YE: There are several groups that have already done this process, and they inspired us, but our approach has several advantages. Ours is 60 percent more efficient than previous strategies and our results are very immune to noise and error. Most previous studies reported some issues getting the data back from the DNA, some gaps [in the information retrieved], but we show it’s easy. We even tried to make it harder for ourselves . . . so we tried to copy the data, and the enzymatic reaction [involved in copying DNA] introduces errors. We copied the data, and then copied that copy, and then copied a copy of that copy—nine times—and we were still able to recover the data without one error. We also . . . achieved a density of 215 petabytes per one gram of DNA. Your laptop has probably one terabyte. Multiply that by 200,000, and we could fit all that information into one gram of DNA.
TS: How did you and your colleagues choose what to encode in the DNA?
YE: Some were just for fun. We decided to try a French movie called The Arrival of [a] Train [at La Ciotat Station], one of the first movies ever created and, now, the first movie to survive PCR reactions. We encoded a full computer operating system—you could write your article on this operating system. We also put a computer virus on the DNA. We thought it would be fun to put a computer virus on there because you usually think of regular viruses on DNA.
TS: In your study, you mention that the high fidelity of your process is due to “fountain codes.” What exactly are these, and why did you use them?
YE: We have two challenges when you encode information on DNA. The first is that not all DNA molecules are created equally. If you have a molecule with a long stretch of the same nucleotide, like AAAA, it’s very hard to synthesize this molecule and very hard to replicate it, so it’s not very advisable to do so. The second challenge is that not all DNA molecules are going to make it: some in this enzymatic process are going to basically drop out of the process, and we have to still be able to recover the file. Using fountain codes is one solution that addresses these two problems.
It’s like a Sudoku puzzle. Instead of sending the files directly, we send many hints about the file. . . . We make it so easy that even if you’re missing many of the hints you still can recover the file.
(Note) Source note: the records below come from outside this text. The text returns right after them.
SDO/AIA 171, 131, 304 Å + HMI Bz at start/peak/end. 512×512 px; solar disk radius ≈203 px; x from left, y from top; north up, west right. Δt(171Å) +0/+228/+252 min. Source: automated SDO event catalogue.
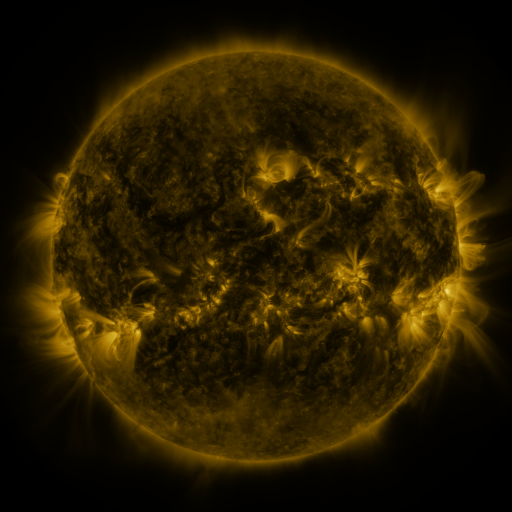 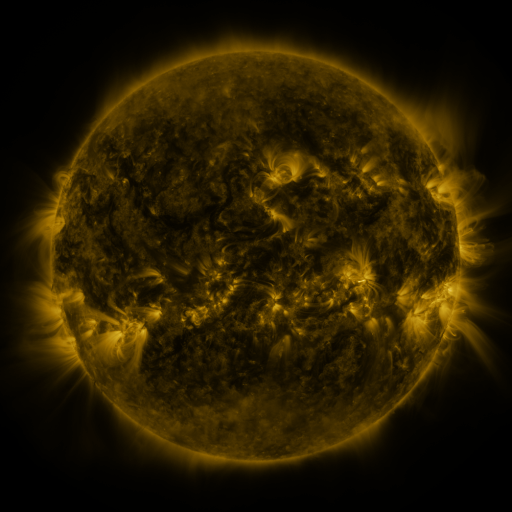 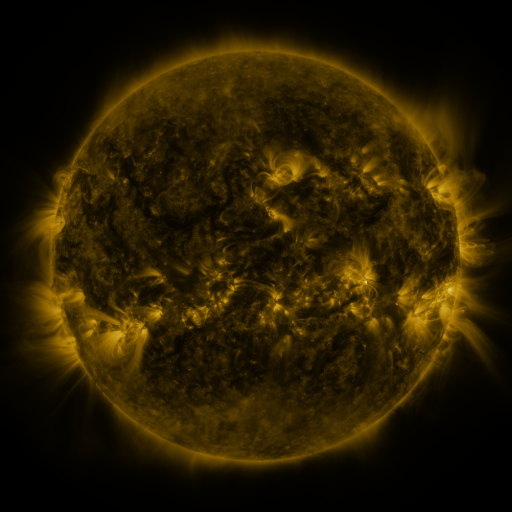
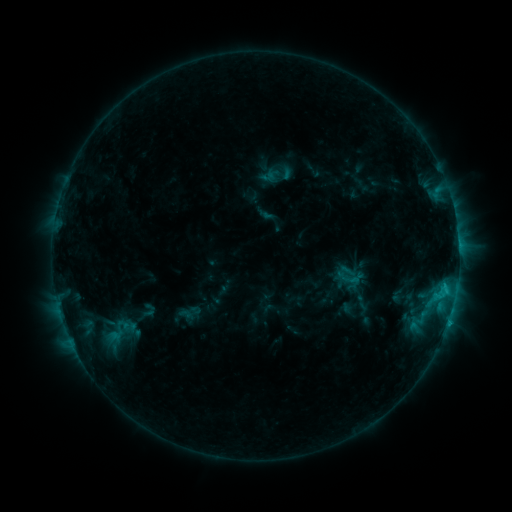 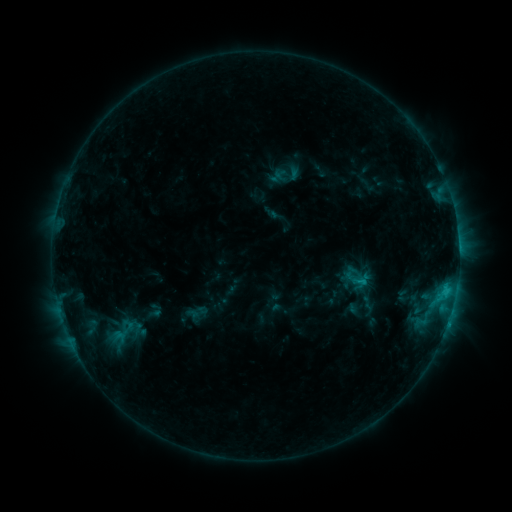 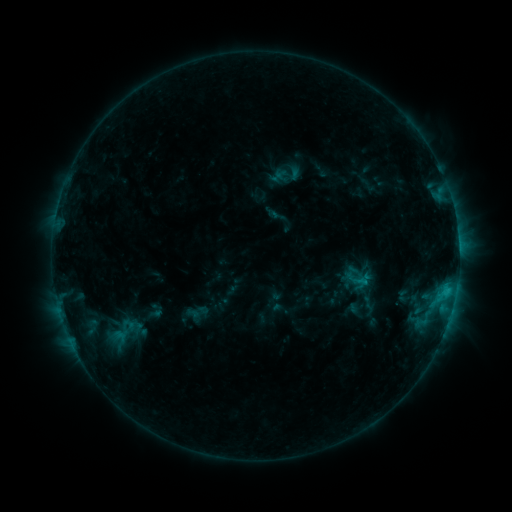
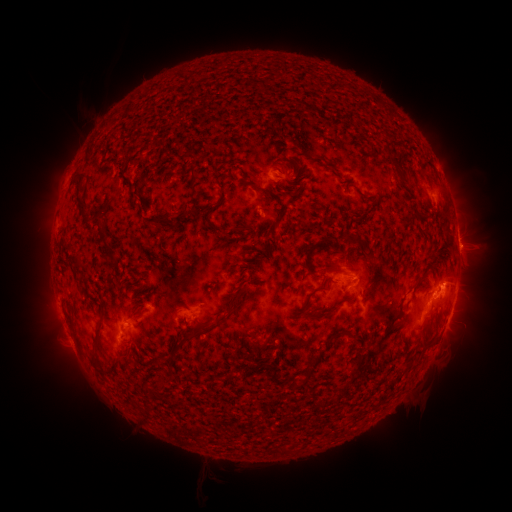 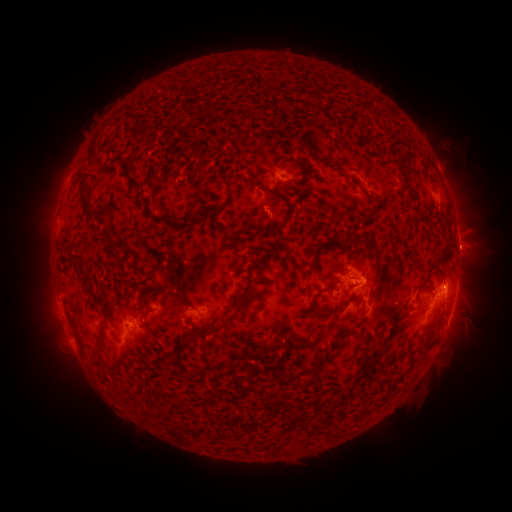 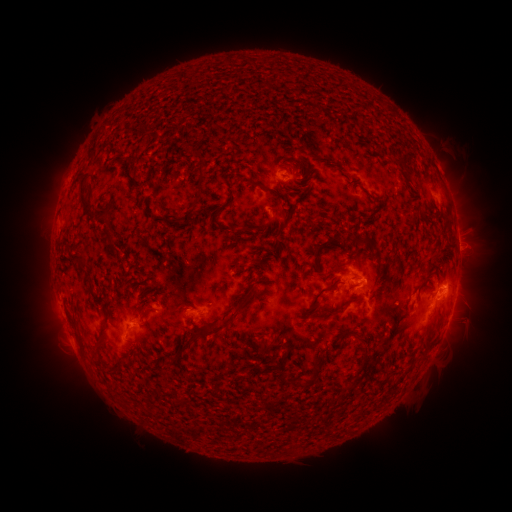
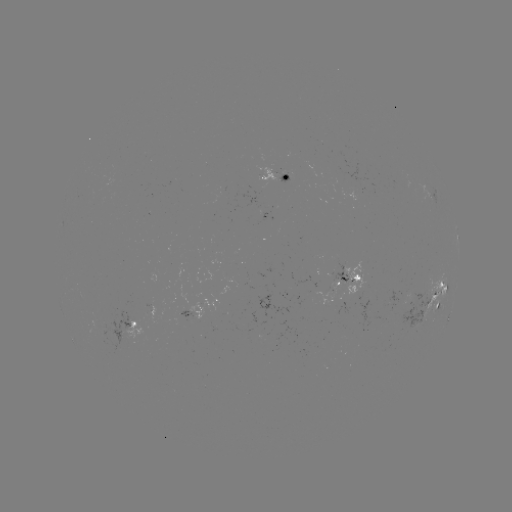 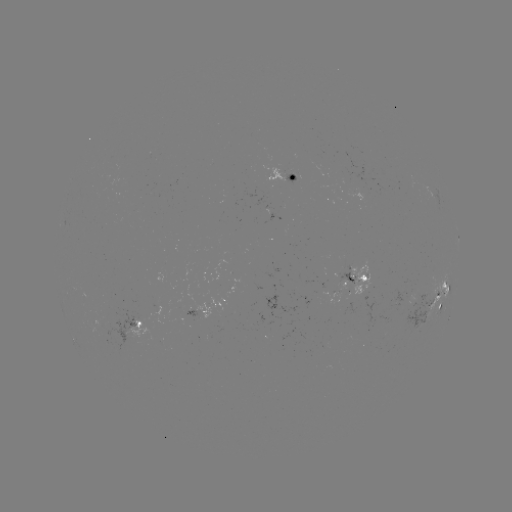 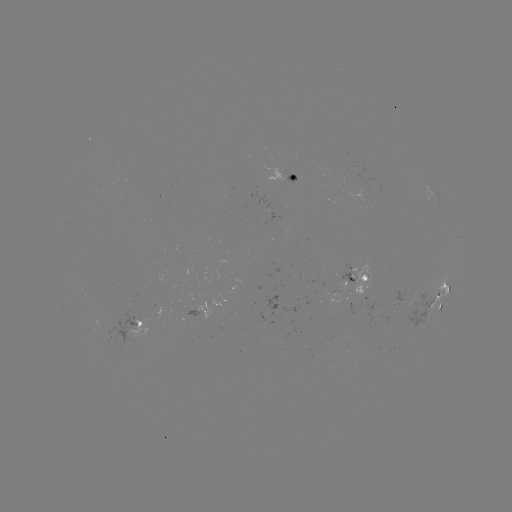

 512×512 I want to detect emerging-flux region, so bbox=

This is the same way in which a DNA fountain works. You don’t see all of the molecules, but you can still recover the content of the file. And once you have the file, the computer can generate infinite hints about the file . . . like a fountain. We take each hint, map it into a DNA sequence on the computer, and see whether we like this sequence or not. Does it have the properties we want from a good DNA sequence? If it doesn’t, we discard it.
The DNA file, itself, is actually many, many hints about the file. There are a few places where small parts of the file are actually there, like the answered cells on a Sudoku grid, but most of the places have these hints about several cells on the grid.
TS: How difficult was it to retrieve files encoded in DNA?
YE: It was super simple. . . . Once we had this idea to use fountain codes everything just fell into place. We started toward the end of May and we had the manuscript ready by the middle of September.
TS: Is it a realistic process? How expensive is it?
YE: Right now, it needs more work . . . Currently it’s like $7,000 for two megabytes of data, but here’s the thing to keep in mind: the $7,000 is for DNA molecules of very good quality, because the supply chain is geared toward synthetic biology applications. But here we have all this redundancy built in, we can tolerate a much larger fraction of errors, so this suggests we can basically go and maybe produce more quick-and-dirty DNA that will be more erroneous, but much cheaper. This way, we can really lower the costs for DNA storage.
Clarification (March 3): The headline of this article has been updated to make clear that the researchers encoded one film and one OS into DNA.